Role reversals: an analysis of therapeutic effects achieved with disruptive boys during their appointments as peer monitors.
Letting disruptive students police recess rules drops their own problem behaviors instantly.
01Research in Context
What this study did
Three disruptive boys became recess cops. Each took a turn wearing a badge and handing points to classmates who followed playground rules.
The teacher showed each boy how to watch for safe, kind play and mark points on a card. Points bought candy later.
Researchers counted every negative act—hitting, yelling, rule-breaking—before, during, and after each boy’s cop week.
What they found
Negative acts dropped to almost zero while a boy was monitor. Two boys also started giving compliments and sharing more.
When the badge went away, bad behavior bounced back. No spill-over to regular class time was seen.

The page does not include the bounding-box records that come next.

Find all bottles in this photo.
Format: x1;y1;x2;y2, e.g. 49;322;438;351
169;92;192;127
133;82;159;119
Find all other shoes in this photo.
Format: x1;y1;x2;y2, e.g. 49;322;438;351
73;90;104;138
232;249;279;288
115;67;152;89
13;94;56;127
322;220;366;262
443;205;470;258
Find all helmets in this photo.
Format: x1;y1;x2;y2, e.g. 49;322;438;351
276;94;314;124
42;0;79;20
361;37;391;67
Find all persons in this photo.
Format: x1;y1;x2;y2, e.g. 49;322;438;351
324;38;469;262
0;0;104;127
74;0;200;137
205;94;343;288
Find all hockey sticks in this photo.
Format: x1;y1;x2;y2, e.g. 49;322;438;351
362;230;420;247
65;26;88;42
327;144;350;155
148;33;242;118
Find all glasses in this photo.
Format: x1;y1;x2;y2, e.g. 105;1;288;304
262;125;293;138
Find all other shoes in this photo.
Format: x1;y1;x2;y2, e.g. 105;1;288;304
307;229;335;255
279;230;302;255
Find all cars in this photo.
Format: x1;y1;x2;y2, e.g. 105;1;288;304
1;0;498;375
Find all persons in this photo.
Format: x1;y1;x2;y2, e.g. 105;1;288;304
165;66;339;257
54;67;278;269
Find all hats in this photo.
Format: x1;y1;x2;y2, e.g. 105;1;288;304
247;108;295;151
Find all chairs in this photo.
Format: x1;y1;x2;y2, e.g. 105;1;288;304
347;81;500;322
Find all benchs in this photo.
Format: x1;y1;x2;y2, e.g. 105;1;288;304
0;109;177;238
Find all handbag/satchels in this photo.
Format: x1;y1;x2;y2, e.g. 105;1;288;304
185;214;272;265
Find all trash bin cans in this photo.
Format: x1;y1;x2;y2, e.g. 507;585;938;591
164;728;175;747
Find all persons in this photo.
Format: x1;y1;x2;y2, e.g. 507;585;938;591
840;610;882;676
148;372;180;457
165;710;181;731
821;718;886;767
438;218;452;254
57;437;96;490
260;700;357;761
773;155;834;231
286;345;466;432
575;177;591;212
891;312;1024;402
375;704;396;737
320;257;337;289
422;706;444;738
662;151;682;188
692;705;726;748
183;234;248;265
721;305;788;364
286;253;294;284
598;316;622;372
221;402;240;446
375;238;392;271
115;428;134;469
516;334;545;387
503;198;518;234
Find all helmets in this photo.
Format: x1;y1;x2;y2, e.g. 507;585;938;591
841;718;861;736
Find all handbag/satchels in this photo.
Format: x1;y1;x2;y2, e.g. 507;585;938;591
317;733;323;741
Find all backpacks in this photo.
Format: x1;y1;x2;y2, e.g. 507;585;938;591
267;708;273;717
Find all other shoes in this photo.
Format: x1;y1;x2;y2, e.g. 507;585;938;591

How this fits with other research
Lowe et al. (1995) and Jason et al. (1985) show the same peer-power idea works for kids with autism or multiple handicaps. They trained peers to start play, not police it, and saw gains last months.
Koegel et al. (1992) used video self-check instead of a badge. Both studies cut bad peer acts fast, but video added lasting self-awareness.
Renne et al. (1976) and Anger et al. (1976) used teacher tokens for the same target behaviors. Their gains held 7–12 weeks because home joined the game. The monitor role works quicker, yet fades without backup.
Why it matters
You can turn your toughest recess kid into a helper in one lunch break. Pick one clear rule, hand over a point card, and watch trouble drop. Keep the job short and rotate it so the effect stays fresh. Pair the badge with home points or video review if you want the gain to stick.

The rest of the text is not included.